Abstract:
Objective Taking the paddy soil in Changsha and its surrounding areas as the research object, and using the soil hyperspectral data to estimate the content of soil organic matter (SOM), this paper aimed to improve the performance of soil organic matter content prediction model by optimizing the modeling dataset from the perspective of feature space and sample space.
Method Utilizing Mahalanobis distance (MD) to optimize soil hyperspectral feature space and splitting sample dataset by minimum spanning tree (MST) to optimize modeling sample space, SOM content prediction models were constructed combining with cross validation ridge regression (RidgeCV) and support vector machine regression (SVR).

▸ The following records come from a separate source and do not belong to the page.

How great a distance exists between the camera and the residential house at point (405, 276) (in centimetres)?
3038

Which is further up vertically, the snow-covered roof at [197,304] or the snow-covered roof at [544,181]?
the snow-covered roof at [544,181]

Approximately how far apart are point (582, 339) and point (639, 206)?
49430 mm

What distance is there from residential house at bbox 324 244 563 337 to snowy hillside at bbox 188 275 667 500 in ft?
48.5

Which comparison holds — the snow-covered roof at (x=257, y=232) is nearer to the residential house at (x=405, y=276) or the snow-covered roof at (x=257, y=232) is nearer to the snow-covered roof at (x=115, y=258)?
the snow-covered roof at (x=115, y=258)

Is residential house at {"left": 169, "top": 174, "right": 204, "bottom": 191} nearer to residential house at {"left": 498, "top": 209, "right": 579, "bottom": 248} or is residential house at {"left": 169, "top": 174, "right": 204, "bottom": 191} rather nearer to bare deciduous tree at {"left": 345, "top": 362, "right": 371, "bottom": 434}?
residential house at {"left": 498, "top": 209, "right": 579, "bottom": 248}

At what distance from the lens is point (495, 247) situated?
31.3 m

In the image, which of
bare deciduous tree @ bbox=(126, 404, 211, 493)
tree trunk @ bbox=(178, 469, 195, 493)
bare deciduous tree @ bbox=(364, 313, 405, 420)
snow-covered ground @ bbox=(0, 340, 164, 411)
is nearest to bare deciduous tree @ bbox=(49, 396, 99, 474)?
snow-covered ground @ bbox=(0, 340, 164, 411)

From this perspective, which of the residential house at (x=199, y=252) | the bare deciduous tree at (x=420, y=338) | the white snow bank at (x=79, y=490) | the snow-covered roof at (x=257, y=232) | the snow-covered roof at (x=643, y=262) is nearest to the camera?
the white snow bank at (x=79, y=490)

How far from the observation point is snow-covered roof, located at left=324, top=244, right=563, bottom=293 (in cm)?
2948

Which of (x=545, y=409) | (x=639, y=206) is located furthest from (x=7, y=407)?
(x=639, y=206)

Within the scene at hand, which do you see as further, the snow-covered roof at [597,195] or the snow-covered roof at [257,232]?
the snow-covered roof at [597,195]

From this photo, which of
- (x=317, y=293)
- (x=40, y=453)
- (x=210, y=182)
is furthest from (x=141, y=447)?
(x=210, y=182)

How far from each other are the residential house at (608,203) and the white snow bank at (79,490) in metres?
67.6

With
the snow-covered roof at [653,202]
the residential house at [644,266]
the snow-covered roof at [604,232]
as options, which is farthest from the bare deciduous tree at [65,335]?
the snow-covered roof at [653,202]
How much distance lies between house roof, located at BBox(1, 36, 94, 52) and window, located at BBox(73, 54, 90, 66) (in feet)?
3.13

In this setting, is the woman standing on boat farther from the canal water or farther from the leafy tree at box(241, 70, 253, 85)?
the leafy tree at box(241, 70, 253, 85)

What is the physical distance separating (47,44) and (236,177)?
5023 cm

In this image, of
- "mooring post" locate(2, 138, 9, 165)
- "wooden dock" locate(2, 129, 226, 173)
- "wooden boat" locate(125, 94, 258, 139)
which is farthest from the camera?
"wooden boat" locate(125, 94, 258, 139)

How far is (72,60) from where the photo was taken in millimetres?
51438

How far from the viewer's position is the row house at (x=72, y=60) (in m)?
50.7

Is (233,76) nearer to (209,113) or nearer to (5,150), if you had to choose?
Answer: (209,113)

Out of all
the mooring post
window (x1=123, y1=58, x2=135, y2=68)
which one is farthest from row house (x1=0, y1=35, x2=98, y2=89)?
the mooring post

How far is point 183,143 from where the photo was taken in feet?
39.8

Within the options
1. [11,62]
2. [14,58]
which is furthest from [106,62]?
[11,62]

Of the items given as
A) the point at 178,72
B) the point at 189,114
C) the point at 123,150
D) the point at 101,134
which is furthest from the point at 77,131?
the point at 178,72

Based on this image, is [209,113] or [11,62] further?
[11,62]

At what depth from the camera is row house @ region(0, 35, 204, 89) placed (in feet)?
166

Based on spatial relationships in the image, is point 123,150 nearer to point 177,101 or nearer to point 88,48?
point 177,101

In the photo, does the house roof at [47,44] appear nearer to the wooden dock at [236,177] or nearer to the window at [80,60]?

Result On the test set, the R2 values of the feature space optimization-based models MD-RidgeCV and MD-SVR were 0.876 and 0.84, respectively, and those of the sample space optimization-based models were 0.847 and 0.815, respectively. The optimization combination model of MD-MST-RidgeCV and MST-MD-RidgeCV obtained R2 as high as 0.9. Compared with the estimation modeling of soil organic matter content based on the original dataset and other modeling set optimization method KS and SPXY, the proposed model had better prediction performance on the test set.
Conclusion Optimizing the dataset from the perspective of hyperspectral feature space and sample space, and coupling the regression algorithm RidgeCV and SVR to construct the prediction model of SOM content could significantly improve the accuracy and stability.